Work task 1
Using the piece below about Hmong-Americans in Tulsa, explain in one to three sentences why the two children's families left Laos for refugee camps in Thailand.
Work task 2
Translate this sentence from the piece below about Hmong-Americans in Tulsa into Spanish: "One child is suspicious; the other excited about the possibilities that await."

Passage for review
▬▬▬▬▬▬▬▬▬▬

Two Hmong-Americans discuss life in Tulsa three decades after they immigrated to the U.S.
In 1979, Charles Ck Thao fled his home in Laos. Today, he says his life in Tulsa is “100 percent different” from what it could have been. The father of six children is pastor of Tulsa’s Hmong Baptist Church and has worked for NORDAM for 28 years.
The Vietnam War has recently ended. Two children from different remote villages in the highlands of Laos eye the enormous metal “birds” that will take them more than 7,000 miles from home.
The commercial airplanes will carry them and their refugee families on separate journeys to new lives in the United States. One child is suspicious; the other excited about the possibilities that await.
However different their outlooks about the long trips before them, both are eager to escape the fear that has followed them in their homeland for far too long.
Fear of death at the hands of the North Vietnamese Army drove their families to flee Laos for refugee camps in neighboring Thailand.

▬▬▬▬▬▬▬▬▬▬

Data extract
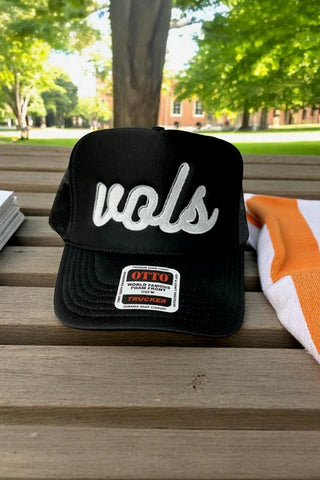 Vols Script Black Embroidered Trucker Hat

▬▬▬▬▬▬▬▬▬▬

Task result 1
Their families feared being killed by the North Vietnamese Army. That fear drove them to flee Laos for refugee camps in neighboring Thailand.

Task result 2
Un niño desconfía; el otro está entusiasmado con las posibilidades que le esperan.